The impressive advancements in image generation by AI models are opening up new creative possibilities. However, controlling these models is often complex and presents a challenge for many applications and social contexts. One example of the successful combination of control and social interaction in the field of image generation are the so-called "srefs" from Midjourney. These short numerical codes allow the style of a particular image to be encoded and easily shared with others without having to publish the original images themselves.
Currently, however, the difficulty lies in the fact that users cannot generate their own codes from their images, and the underlying training process is not publicly available. Stylecodes, an open-source project, addresses this problem and offers an open research solution for generating style codes from images using a custom-designed encoder architecture.

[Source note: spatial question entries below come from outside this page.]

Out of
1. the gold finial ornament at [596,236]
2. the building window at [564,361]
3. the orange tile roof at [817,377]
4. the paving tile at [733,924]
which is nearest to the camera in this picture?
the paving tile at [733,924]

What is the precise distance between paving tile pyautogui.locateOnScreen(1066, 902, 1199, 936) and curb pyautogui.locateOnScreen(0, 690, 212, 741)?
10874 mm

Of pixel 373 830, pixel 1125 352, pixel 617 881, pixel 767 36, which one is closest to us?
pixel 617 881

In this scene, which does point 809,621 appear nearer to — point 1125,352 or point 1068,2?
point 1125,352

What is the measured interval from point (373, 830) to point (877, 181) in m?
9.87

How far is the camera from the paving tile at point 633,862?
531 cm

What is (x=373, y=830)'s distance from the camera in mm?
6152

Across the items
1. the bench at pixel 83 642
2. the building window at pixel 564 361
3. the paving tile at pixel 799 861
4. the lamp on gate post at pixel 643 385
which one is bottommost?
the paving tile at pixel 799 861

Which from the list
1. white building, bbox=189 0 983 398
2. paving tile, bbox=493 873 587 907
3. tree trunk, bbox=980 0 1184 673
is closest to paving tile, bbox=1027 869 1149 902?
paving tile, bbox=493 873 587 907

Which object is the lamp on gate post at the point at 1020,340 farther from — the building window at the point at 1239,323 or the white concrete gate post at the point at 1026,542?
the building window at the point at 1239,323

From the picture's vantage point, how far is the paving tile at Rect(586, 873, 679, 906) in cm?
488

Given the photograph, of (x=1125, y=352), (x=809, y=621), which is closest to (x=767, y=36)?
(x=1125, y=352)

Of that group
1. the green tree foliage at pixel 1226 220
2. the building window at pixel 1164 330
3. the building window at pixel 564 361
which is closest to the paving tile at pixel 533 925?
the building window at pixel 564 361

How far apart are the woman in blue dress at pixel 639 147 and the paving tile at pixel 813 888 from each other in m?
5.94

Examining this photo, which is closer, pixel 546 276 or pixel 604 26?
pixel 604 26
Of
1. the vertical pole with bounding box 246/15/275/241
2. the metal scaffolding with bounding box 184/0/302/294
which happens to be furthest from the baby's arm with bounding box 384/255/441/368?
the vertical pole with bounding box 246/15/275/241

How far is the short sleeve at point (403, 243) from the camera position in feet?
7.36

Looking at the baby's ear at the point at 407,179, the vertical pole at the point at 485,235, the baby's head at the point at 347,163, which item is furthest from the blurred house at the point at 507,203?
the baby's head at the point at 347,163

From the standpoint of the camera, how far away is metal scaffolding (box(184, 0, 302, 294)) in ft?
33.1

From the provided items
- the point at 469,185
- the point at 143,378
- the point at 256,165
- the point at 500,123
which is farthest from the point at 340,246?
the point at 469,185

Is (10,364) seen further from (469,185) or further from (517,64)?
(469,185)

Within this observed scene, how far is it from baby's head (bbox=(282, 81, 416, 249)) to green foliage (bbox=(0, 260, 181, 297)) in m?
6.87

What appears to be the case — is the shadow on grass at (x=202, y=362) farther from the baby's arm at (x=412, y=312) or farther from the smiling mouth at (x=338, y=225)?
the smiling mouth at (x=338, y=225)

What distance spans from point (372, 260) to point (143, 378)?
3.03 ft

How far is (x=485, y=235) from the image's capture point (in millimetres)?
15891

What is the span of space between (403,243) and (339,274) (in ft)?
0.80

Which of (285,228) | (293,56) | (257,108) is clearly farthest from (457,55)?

Stylecodes is based on the idea of capturing the style of an image in a compact code that can then be used to control image generation models. Similar to Midjourney's "srefs," this allows users to exchange styles and apply them to new images. Unlike Midjourney, however, Stylecodes is open-source and transparent, both in terms of the architecture and the training of the encoder.
The Stylecodes encoder is trained to extract stylistic information from a given image and encode it into a 20-digit Base64 code. This code can then be used in combination with an image generation model, such as a diffusion model, to generate new images in the same style. Experiments show that the results achieved by Stylecodes have minimal quality loss compared to traditional image-to-style techniques.
The open nature of Stylecodes offers numerous advantages. Researchers and developers can view, modify, and improve the code, which promotes the further development of stylistic image encoding methods. Furthermore, the transparency of the project allows for a better understanding of the technology's functionality and limitations.
However, there are also challenges. The current implementation of Stylecodes is trained on a specific dataset that primarily comprises digital artwork. Therefore, performance on other image types, such as cartoons, anime, or realistic photos, may be limited. Future research could focus on expanding the dataset and improving the generalizability of the encoder.
Projects like Stylecodes highlight the growing importance of open-source initiatives in the field of artificial intelligence. By providing transparent and accessible tools, collaboration is fostered and the development of innovative applications is accelerated. For companies like Mindverse, which specialize in customized AI solutions, open-source projects offer valuable resources and inspiration for the development of their own products and services, such as chatbots, voicebots, or AI search engines.
The development of efficient and user-friendly methods for controlling image generation models is an important step towards a wider application of AI in creative fields. Stylecodes contributes to this by reducing the complexity of style control and expanding the creative possibilities for users.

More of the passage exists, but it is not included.